======== Page excerpt ========
A journal of Edward John Eyre’s final expedition. Illustrated. #0921
In January 1840 Eyre and two companions took sheep and cattle by sea to King George Sound and then drove them overland to the Swan River Settlement. On his return to Adelaide in May he brought with him an Aborigine, Wylie; there he found that a committee had been formed to organize an expedition to explore an overland route to the west. Eyre offered his services and also undertook to find a third of the horses and pay a third of the expenses. (In fact he paid almost exactly half.) Eyre, however, persuaded the colonists that it would be better to attempt to open up the country to the north, knowing from his previous journeys how difficult it would be to drove stock to the west. The objective of the expedition therefore became, in Governor George Gawler‘s words, ‘the discovery of the interior of Australia’. On 18 June Eyre set out from Adelaide at the head of the expedition, which within a week was made up of six white men, including Baxter, Eyre’s assistant, E. B. Scott, two Aborigines, 13 horses, 40 sheep, and stores for three months; more stores were sent up to the head of Spencer Gulf in the government cutter Waterwitch, to await the arrival of the overland party.
======== Records ========
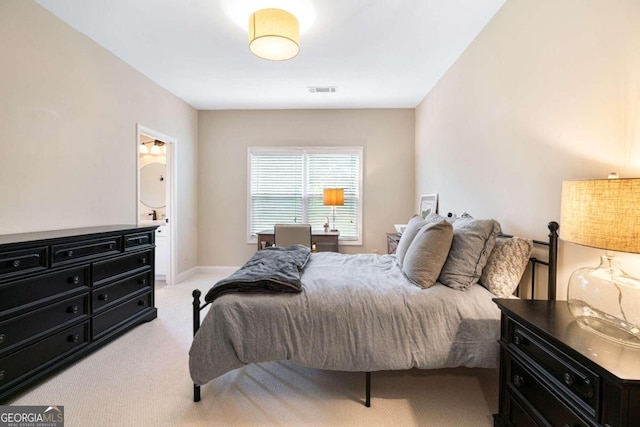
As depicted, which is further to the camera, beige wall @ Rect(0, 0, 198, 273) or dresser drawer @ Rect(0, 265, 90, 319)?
beige wall @ Rect(0, 0, 198, 273)

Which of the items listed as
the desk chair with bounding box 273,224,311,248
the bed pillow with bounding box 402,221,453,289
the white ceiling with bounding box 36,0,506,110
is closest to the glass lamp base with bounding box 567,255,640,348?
the bed pillow with bounding box 402,221,453,289

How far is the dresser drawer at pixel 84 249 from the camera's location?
78.7 inches

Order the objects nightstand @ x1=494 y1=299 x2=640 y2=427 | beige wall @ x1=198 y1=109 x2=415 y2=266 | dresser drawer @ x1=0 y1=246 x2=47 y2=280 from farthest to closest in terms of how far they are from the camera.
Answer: beige wall @ x1=198 y1=109 x2=415 y2=266
dresser drawer @ x1=0 y1=246 x2=47 y2=280
nightstand @ x1=494 y1=299 x2=640 y2=427

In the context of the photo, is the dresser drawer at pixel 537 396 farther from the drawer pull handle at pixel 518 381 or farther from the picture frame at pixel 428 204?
the picture frame at pixel 428 204

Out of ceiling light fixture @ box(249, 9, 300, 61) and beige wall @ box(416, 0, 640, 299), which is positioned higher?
ceiling light fixture @ box(249, 9, 300, 61)

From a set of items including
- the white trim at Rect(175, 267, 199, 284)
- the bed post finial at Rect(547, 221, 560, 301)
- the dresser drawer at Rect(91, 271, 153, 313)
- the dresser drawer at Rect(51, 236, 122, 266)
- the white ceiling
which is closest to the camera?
the bed post finial at Rect(547, 221, 560, 301)

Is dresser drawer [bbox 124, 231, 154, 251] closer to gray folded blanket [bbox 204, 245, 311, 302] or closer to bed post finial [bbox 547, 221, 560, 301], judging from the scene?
gray folded blanket [bbox 204, 245, 311, 302]

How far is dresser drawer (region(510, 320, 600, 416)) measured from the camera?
95 centimetres

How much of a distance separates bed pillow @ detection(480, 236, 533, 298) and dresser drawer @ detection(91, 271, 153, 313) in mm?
2961

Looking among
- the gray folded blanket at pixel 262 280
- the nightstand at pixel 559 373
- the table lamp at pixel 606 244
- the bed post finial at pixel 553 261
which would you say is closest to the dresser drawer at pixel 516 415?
the nightstand at pixel 559 373

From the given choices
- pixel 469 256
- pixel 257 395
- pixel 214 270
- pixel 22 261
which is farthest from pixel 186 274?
pixel 469 256

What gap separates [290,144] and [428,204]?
239 centimetres

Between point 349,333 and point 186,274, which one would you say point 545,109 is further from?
point 186,274

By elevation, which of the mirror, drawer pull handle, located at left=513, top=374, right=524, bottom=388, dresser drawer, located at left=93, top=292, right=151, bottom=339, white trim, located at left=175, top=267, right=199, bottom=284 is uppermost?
the mirror
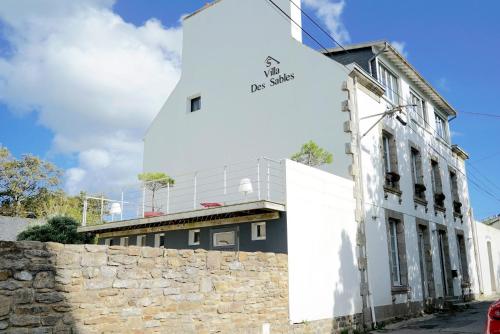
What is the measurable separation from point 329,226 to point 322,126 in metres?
3.24

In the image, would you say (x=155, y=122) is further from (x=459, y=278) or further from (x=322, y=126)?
(x=459, y=278)

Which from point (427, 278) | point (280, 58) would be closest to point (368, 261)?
point (427, 278)

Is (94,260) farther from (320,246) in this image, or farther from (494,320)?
(320,246)

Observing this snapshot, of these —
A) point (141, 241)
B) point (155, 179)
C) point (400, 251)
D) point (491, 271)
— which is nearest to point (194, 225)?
point (141, 241)

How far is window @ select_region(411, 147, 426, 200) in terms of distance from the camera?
16.1 metres

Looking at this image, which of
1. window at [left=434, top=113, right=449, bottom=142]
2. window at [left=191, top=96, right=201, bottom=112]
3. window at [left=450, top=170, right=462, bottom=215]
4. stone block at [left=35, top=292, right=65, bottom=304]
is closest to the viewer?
stone block at [left=35, top=292, right=65, bottom=304]

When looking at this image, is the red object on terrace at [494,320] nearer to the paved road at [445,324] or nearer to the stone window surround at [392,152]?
the paved road at [445,324]

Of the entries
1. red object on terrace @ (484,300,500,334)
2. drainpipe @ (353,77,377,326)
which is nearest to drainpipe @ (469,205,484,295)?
drainpipe @ (353,77,377,326)

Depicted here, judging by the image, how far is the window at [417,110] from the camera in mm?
17281

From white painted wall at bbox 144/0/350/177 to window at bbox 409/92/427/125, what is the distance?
5.86m

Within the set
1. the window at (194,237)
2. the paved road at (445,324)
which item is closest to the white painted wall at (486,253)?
the paved road at (445,324)

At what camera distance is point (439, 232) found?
17.6 meters

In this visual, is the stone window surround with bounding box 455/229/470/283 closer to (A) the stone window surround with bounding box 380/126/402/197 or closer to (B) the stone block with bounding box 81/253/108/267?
(A) the stone window surround with bounding box 380/126/402/197

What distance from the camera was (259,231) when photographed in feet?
32.7
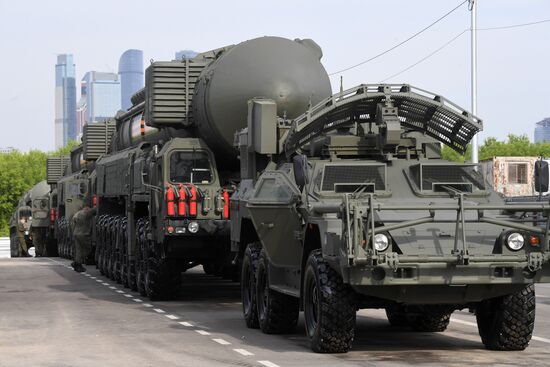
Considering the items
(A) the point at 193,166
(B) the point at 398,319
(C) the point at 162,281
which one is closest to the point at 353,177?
(B) the point at 398,319

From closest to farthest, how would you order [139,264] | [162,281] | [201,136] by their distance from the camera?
[201,136], [162,281], [139,264]

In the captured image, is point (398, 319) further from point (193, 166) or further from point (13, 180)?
point (13, 180)

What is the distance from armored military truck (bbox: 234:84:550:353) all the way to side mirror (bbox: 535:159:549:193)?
392 millimetres

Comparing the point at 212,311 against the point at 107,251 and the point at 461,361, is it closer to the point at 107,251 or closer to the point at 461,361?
the point at 461,361

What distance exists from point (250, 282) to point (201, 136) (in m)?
6.25

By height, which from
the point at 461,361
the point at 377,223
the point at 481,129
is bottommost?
the point at 461,361

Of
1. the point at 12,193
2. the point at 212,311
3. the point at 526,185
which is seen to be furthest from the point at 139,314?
the point at 12,193

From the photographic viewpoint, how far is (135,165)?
26391 mm

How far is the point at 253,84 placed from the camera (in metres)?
22.5

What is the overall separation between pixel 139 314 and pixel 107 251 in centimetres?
1169

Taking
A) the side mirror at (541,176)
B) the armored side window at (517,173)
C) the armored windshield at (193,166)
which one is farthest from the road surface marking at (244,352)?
the armored side window at (517,173)

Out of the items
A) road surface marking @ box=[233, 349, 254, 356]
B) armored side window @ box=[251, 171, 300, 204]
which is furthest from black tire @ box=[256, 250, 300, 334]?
road surface marking @ box=[233, 349, 254, 356]

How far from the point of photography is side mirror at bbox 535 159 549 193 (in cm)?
1493

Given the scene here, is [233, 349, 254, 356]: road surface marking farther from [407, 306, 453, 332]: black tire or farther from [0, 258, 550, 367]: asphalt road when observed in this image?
[407, 306, 453, 332]: black tire
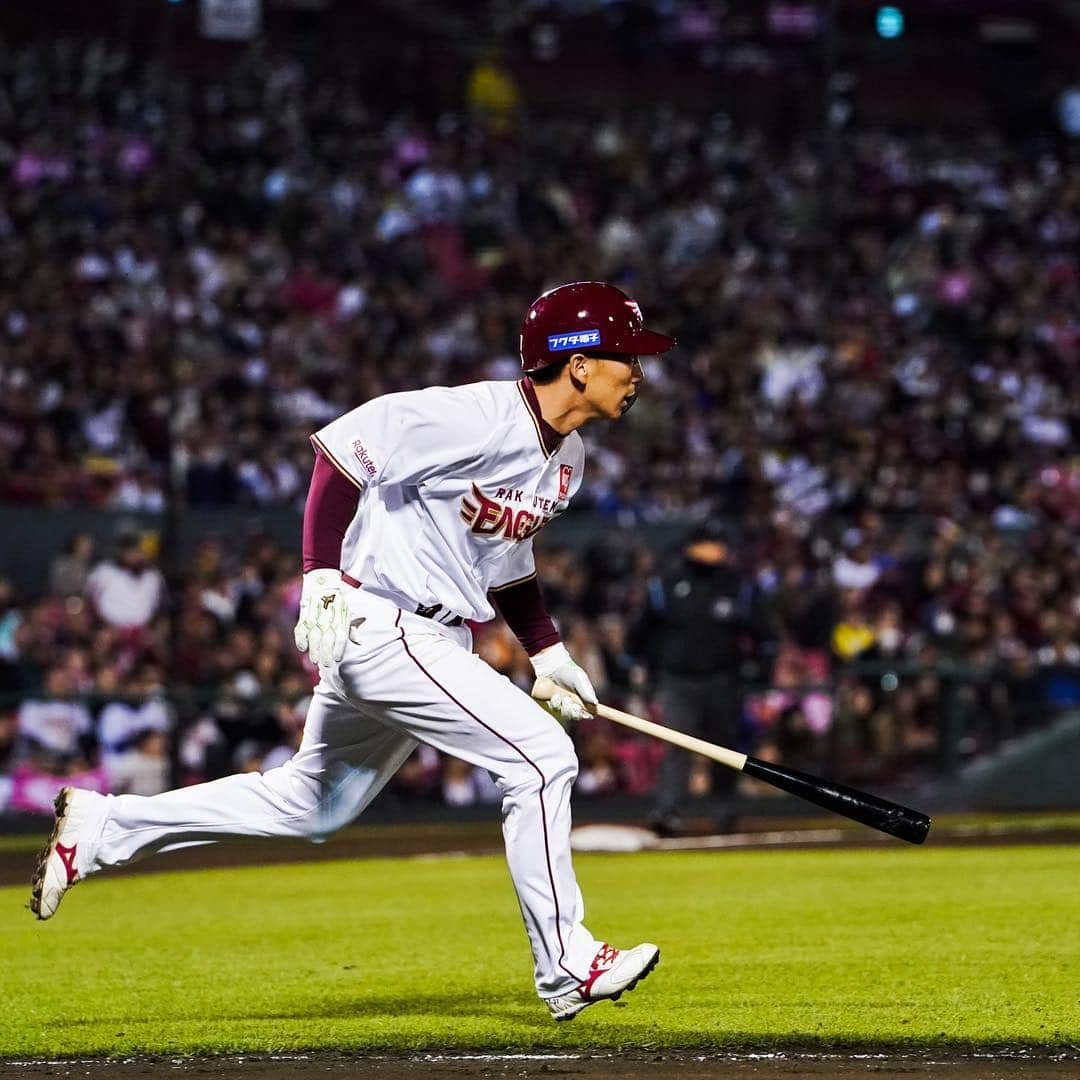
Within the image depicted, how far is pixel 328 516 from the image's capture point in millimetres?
5691

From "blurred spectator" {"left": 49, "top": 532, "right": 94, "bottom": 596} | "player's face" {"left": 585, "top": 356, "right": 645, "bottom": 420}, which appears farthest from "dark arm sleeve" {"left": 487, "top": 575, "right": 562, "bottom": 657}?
"blurred spectator" {"left": 49, "top": 532, "right": 94, "bottom": 596}

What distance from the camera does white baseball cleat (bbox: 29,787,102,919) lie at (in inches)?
236

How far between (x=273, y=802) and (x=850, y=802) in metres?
1.73

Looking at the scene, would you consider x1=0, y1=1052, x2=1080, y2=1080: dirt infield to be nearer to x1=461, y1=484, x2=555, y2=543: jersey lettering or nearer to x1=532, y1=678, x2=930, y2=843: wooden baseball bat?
x1=532, y1=678, x2=930, y2=843: wooden baseball bat

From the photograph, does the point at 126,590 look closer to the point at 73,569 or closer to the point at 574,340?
the point at 73,569

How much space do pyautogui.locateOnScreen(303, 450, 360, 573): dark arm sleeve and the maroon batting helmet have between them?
2.22 ft

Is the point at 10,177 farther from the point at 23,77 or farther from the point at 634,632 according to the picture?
the point at 634,632

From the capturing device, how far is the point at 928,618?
16.1 m

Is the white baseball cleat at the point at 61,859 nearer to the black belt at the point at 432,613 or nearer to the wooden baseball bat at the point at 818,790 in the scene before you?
the black belt at the point at 432,613

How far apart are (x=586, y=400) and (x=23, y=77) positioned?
1726 centimetres

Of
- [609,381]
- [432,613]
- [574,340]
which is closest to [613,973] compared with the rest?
[432,613]

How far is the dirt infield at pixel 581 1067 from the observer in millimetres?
5344

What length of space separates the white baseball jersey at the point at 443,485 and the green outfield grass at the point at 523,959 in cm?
137

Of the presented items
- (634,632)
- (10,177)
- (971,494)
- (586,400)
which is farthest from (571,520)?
(586,400)
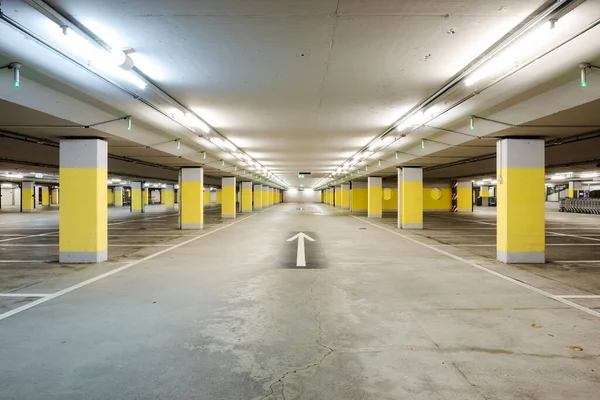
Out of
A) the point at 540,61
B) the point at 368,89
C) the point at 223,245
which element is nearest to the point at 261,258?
the point at 223,245

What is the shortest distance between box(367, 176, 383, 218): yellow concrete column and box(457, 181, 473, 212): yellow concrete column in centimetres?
1292

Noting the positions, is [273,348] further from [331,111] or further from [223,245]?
[223,245]

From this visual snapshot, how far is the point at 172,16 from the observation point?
4.05m

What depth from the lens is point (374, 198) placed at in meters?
25.2

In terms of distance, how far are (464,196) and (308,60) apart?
32957 millimetres

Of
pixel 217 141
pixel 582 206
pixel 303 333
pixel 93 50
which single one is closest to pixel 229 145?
pixel 217 141

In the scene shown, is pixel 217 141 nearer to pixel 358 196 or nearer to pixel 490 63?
pixel 490 63

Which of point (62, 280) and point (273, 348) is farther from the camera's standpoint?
point (62, 280)

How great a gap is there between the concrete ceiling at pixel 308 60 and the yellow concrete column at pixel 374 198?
15.7m

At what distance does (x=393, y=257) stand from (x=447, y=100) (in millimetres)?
4083

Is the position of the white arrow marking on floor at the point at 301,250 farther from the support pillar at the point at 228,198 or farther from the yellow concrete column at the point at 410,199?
the support pillar at the point at 228,198

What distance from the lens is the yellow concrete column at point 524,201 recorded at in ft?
27.9

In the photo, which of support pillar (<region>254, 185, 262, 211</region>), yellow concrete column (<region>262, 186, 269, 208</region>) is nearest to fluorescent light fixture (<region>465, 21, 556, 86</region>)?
support pillar (<region>254, 185, 262, 211</region>)

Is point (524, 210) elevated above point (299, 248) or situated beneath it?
elevated above
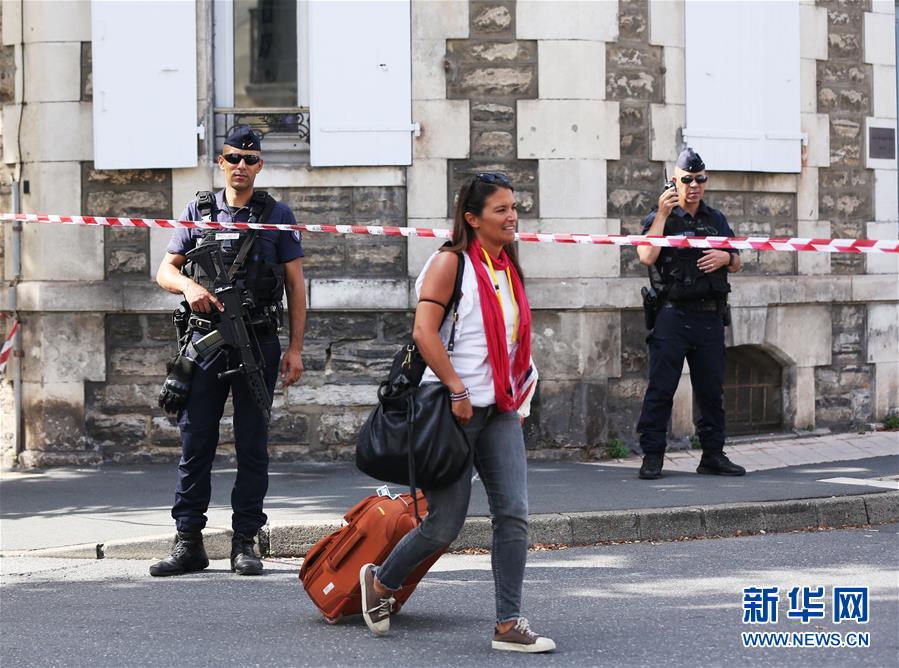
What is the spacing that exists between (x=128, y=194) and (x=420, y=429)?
5.57 meters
========
■ Set task 1 ■
In the Eyre expedition passage, what share of the expedition's expenses did Eyre actually pay?
■ Set task 2 ■
Write the next part of the Eyre expedition passage, starting after its final sentence.

■ Written response 1 ■
Almost exactly half.

■ Written response 2 ■
He struck north from his base at Mount Arden along the Flinders Range, and then in several exhausting thrusts reached Lake Torrens to the west, a southern arm of Lake Eyre to the north, and Mount Hopeless to the east. Disappointed, but with no intention of retiring, Eyre decided ‘by crossing over to Streaky Bay to the westward, to endeavour to find some opening leading towards the interior in that direction’. Accordingly he sent Baxter with two men and an Aboriginal to Streaky Bay, and himself took the remainder of the expedition to Port Lincoln. There he sent Scott by boat to Adelaide to request more provisions and permission from his committee to continue to the west. Scott was also instructed to bring Wylie back from Adelaide. By 3 November he rejoined Baxter and his party at Streaky Bay, and they moved on to found a depot at Fowler’s Bay.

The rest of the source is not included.